Reproduce every one of the rows below word for word, leaving out the pictures and keeping only the text.

= = = =

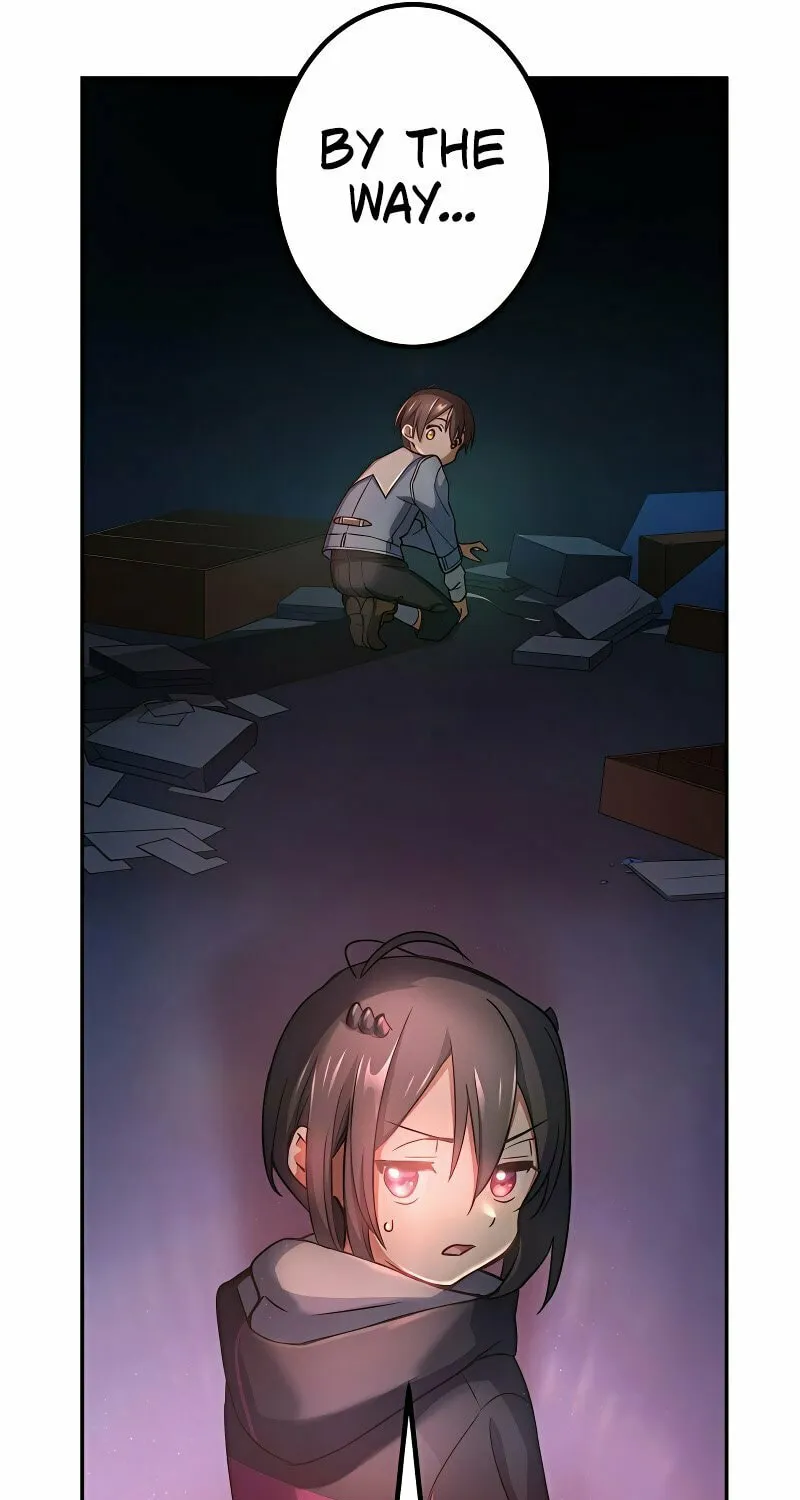 Read Demons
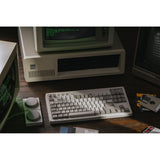 8bitdo Retro Mechanical Keyboard M Edición - afbeelding 7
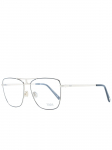 TODS - Naiste prilliraamid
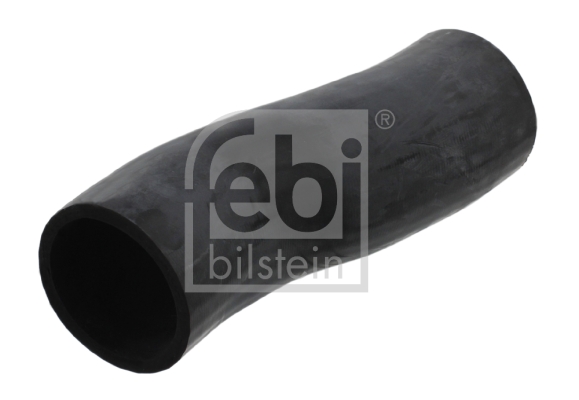 FEBI BILSTEIN 35050 Flessibile radiatore-Flessibile radiatore-Ricambi Euro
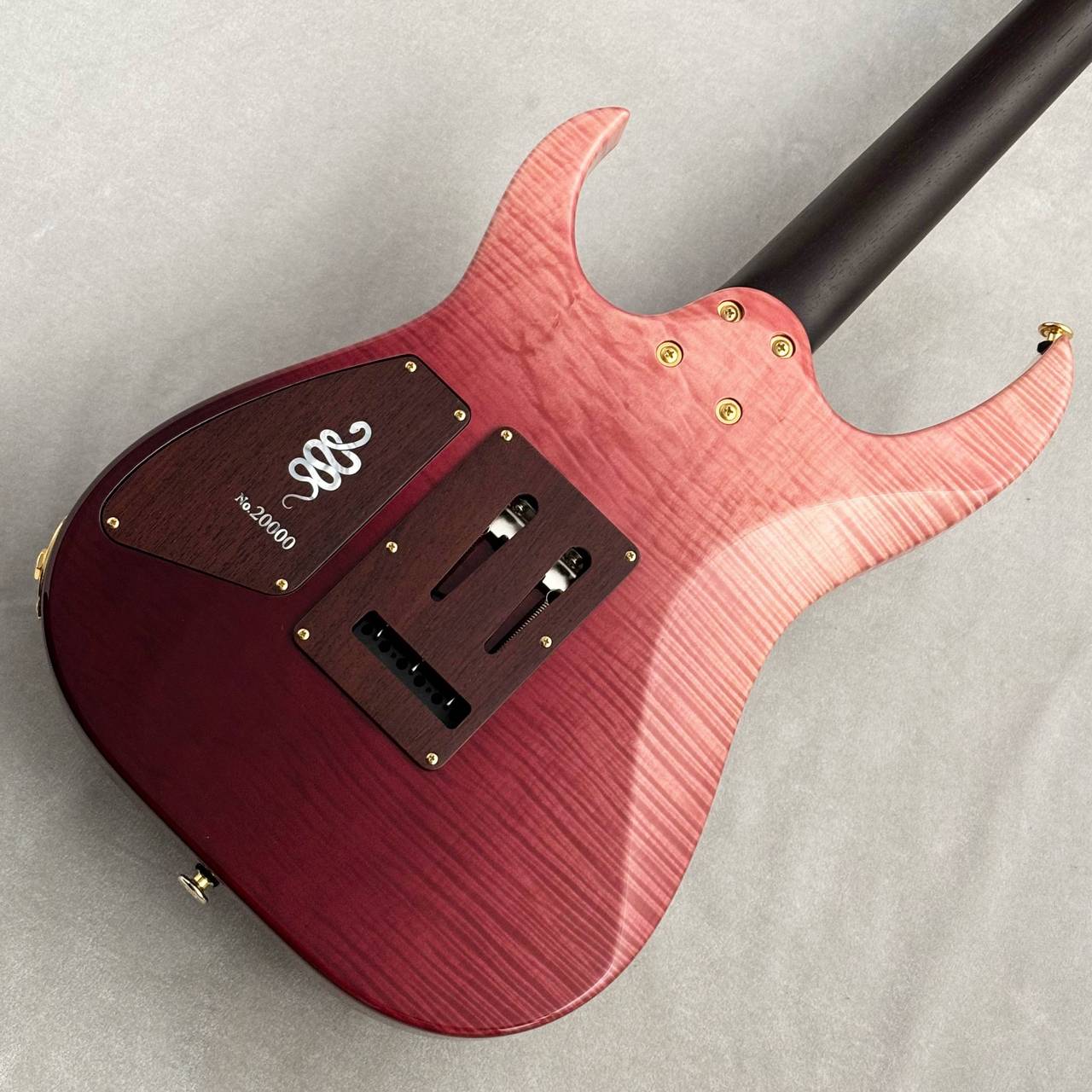 MJM-SHIDAREZAKURA SP'23/E | Deviser ｜株式会社ディバイザー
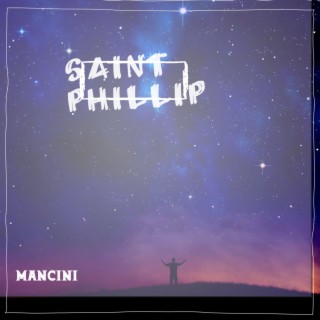 Saint Phillip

= = = =

RESULT:
 Read Demons
 8bitdo Retro Mechanical Keyboard M Edición - afbeelding 7
 TODS - Naiste prilliraamid
 FEBI BILSTEIN 35050 Flessibile radiatore-Flessibile radiatore-Ricambi Euro
 MJM-SHIDAREZAKURA SP'23/E | Deviser ｜株式会社ディバイザー
 Saint Phillip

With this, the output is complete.